Er schuf „Meisterwerke des Humors“
Der französische Zeichner Jean-Jacques Sempé ist tot – Seine berühmteste Figur ist der „Kleine Nick“
(KNA) - Wer in Paris wohnt, hat Glück. Etwa das Glück, in die Galerie Martine Gossieaux gleich hinter dem berühmten Musee d’Orsay huschen zu können, um dort quasi jederzeit Werke des Künstlers JeanJacques Sempé zu bewundern. Jetzt ist der Illustrator des „Kleinen Nick“gestorben – wenige Tage vor seinem 90. Geburtstag am 17. August. Der Diogenes Verlag in Zürich würdigte Sempés Arbeiten als „Meisterwerke des Humors“. In ihnen habe er auf „zärtlich-ironische Weise“den Menschen ihre Schwächen und die der Welt vorgeführt.
Bis zuletzt hatte sich Sempé dankbar für die öffentliche Anerkennung gezeigt: „Ich hätte nie geglaubt, dass eines Tages jemand meine Sachen kaufen wird, um sie bei sich zu Hause zu haben“, bekannte er einmal im Gespräch mit dem Magazin der „Süddeutschen Zeitung“. Es ist diese fast kindliche Freude über die Zufälle des Lebens, die auch in Sempés Zeichnungen steckt – gepaart mit einem Hauch Melancholie und einer feinen Prise Humor.
Dieser Dreiklang wurde ihm wohl in die Wiege gelegt. 1932 in Bordeaux zur Welt gekommen, habe seine Mutter sogleich einen Preis eingeheimst: Den für das „schönste Baby“der
Stadt, erinnerte sich der Künstler in seinem 2012 erschienenen Band „Kindheiten“. „Ein schönes Baby, das war damals etwas Abscheuliches: ein dickes Kind, vollgepumpt mit überfetter Milch. Je scheußlicher und unförmiger so ein Baby war, desto schöner fand man es.“
Über die nachfolgenden Jahre hörte man von Sempé nur wenig Gutes. Von der Mutter seien ihm unter anderem die schallenden Ohrfeigen haften geblieben. Vom Stiefvater, der als Lebensmittelhändler Pasteten, Fisch und „Gürkchengläser“vertrieb, die Streitereien mit der Mutter, wenn dieser nach einem erfolgreichen
Geschäftstag leicht alkoholisiert nach Hause kam. „Meine Kindheit war wirklich alles andere als lustig“, so der Zeichner. „Das ist gewiss der Grund dafür, dass ich das Heitere liebe.“Und vielleicht auch dafür, dass in vielen seiner Zeichnungen Kinder im Mittelpunkt stehen – und die Welt der Erwachsenen oft grau und trist daherkommt.

— VORLIEGENDE ZEILEN —
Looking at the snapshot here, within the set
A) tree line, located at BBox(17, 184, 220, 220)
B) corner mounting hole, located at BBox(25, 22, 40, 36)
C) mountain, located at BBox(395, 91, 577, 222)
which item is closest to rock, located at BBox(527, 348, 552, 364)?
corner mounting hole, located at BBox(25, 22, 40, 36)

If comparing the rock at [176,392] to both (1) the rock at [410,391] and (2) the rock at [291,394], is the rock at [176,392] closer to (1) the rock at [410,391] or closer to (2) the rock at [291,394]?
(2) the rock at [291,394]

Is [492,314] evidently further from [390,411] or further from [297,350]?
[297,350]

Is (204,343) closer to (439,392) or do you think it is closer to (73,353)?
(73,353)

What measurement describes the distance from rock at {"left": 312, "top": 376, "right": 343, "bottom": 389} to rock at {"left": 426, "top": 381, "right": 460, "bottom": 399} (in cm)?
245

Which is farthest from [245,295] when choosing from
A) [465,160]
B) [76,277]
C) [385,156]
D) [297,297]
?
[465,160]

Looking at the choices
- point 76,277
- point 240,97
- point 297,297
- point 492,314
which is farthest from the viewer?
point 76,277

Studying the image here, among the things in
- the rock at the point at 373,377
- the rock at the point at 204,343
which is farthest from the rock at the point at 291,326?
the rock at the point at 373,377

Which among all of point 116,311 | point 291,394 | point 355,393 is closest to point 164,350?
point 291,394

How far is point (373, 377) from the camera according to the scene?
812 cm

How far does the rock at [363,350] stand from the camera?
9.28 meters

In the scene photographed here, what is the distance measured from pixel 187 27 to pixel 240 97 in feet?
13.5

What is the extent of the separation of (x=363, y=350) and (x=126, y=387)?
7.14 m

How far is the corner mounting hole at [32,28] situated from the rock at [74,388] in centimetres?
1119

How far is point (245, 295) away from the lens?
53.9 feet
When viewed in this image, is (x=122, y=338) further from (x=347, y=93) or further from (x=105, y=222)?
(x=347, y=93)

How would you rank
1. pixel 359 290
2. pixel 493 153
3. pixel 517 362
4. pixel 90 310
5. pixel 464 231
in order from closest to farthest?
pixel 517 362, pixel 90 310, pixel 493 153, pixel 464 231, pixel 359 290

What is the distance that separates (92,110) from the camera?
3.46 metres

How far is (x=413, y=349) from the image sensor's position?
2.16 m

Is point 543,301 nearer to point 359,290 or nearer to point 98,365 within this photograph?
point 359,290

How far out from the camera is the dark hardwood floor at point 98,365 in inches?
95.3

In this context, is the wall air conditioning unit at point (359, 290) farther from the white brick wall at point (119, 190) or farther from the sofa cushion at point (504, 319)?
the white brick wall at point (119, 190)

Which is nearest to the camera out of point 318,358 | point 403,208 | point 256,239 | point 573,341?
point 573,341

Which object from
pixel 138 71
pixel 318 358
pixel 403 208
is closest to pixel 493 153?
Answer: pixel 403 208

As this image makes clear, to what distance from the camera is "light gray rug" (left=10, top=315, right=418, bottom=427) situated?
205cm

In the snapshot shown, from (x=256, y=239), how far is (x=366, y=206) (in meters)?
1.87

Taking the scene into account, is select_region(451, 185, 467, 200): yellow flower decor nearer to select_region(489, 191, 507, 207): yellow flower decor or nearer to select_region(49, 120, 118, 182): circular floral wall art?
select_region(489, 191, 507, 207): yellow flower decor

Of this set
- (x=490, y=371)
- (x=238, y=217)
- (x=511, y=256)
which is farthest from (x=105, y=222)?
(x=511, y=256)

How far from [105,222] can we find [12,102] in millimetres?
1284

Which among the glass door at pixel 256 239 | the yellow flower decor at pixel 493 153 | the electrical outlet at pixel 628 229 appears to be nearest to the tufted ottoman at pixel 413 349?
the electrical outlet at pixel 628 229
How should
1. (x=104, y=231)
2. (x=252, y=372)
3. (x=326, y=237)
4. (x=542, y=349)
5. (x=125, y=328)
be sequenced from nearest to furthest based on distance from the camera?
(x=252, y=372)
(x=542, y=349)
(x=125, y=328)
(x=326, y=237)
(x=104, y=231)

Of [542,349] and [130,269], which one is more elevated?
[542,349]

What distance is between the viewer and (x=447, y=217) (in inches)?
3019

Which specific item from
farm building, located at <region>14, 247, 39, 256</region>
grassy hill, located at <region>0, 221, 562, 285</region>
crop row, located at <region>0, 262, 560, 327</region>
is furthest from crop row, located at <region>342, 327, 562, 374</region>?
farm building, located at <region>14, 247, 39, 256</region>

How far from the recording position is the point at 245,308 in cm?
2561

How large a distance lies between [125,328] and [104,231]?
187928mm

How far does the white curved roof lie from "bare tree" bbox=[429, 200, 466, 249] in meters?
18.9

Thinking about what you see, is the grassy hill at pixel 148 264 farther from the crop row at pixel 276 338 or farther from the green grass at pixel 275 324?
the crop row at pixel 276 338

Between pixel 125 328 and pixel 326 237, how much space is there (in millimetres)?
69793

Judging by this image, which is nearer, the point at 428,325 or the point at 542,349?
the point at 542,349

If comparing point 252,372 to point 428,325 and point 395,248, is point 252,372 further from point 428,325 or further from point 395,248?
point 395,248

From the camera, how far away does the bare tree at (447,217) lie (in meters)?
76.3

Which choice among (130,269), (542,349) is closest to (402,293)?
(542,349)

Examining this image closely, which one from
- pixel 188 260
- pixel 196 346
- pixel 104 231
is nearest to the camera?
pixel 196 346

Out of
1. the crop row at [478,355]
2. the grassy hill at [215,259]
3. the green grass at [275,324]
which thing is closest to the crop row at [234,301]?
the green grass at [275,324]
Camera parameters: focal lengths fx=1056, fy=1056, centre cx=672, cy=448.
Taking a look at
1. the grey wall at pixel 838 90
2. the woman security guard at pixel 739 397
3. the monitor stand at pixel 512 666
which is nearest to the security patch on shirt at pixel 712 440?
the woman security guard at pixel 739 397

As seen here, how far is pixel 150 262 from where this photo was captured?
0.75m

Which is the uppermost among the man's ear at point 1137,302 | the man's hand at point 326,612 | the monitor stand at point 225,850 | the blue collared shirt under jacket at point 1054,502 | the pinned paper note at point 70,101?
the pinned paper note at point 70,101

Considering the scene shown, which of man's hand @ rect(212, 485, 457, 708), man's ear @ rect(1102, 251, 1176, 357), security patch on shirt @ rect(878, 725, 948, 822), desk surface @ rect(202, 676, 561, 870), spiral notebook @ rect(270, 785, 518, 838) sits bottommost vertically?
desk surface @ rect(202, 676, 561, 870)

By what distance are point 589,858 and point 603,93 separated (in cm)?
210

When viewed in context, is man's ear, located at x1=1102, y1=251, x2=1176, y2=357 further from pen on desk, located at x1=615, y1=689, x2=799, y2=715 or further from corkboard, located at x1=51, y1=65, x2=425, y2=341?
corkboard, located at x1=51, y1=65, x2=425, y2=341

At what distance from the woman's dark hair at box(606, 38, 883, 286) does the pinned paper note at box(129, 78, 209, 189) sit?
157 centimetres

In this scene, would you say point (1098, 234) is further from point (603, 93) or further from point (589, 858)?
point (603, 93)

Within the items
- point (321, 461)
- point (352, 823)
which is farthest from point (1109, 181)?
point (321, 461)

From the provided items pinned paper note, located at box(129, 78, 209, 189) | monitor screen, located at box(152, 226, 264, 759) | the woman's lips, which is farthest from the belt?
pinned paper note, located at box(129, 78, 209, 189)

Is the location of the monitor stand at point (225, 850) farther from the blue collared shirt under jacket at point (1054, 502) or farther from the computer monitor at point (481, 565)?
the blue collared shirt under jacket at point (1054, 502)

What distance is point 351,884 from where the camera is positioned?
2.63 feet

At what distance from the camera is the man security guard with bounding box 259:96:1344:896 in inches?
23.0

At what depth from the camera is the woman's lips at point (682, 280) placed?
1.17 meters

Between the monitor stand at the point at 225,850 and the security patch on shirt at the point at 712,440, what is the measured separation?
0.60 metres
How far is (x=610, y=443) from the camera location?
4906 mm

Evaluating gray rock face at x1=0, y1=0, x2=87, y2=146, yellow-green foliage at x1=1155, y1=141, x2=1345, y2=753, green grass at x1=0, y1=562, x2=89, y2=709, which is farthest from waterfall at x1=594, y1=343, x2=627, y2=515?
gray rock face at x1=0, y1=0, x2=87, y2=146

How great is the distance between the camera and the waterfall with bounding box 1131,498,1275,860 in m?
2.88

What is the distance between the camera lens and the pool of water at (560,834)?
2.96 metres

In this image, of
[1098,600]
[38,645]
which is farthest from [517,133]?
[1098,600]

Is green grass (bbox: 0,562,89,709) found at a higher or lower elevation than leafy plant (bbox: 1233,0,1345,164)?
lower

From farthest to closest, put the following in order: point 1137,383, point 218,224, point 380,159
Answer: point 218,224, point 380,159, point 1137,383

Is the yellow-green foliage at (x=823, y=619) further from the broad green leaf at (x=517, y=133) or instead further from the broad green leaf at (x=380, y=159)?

— DIE AUFGABE —
Kopiere aus dem Artikel über Jean-Jacques Sempé Wort für Wort den Teil, der mit den Worten „Er schuf „Meisterwerke“ anfängt und mit „der Welt vorgeführt.“ aufhört.

— DEINE LÖSUNG —
Er schuf „Meisterwerke des Humors“
Der französische Zeichner Jean-Jacques Sempé ist tot – Seine berühmteste Figur ist der „Kleine Nick“
(KNA) - Wer in Paris wohnt, hat Glück. Etwa das Glück, in die Galerie Martine Gossieaux gleich hinter dem berühmten Musee d’Orsay huschen zu können, um dort quasi jederzeit Werke des Künstlers JeanJacques Sempé zu bewundern. Jetzt ist der Illustrator des „Kleinen Nick“gestorben – wenige Tage vor seinem 90. Geburtstag am 17. August. Der Diogenes Verlag in Zürich würdigte Sempés Arbeiten als „Meisterwerke des Humors“. In ihnen habe er auf „zärtlich-ironische Weise“den Menschen ihre Schwächen und die der Welt vorgeführt.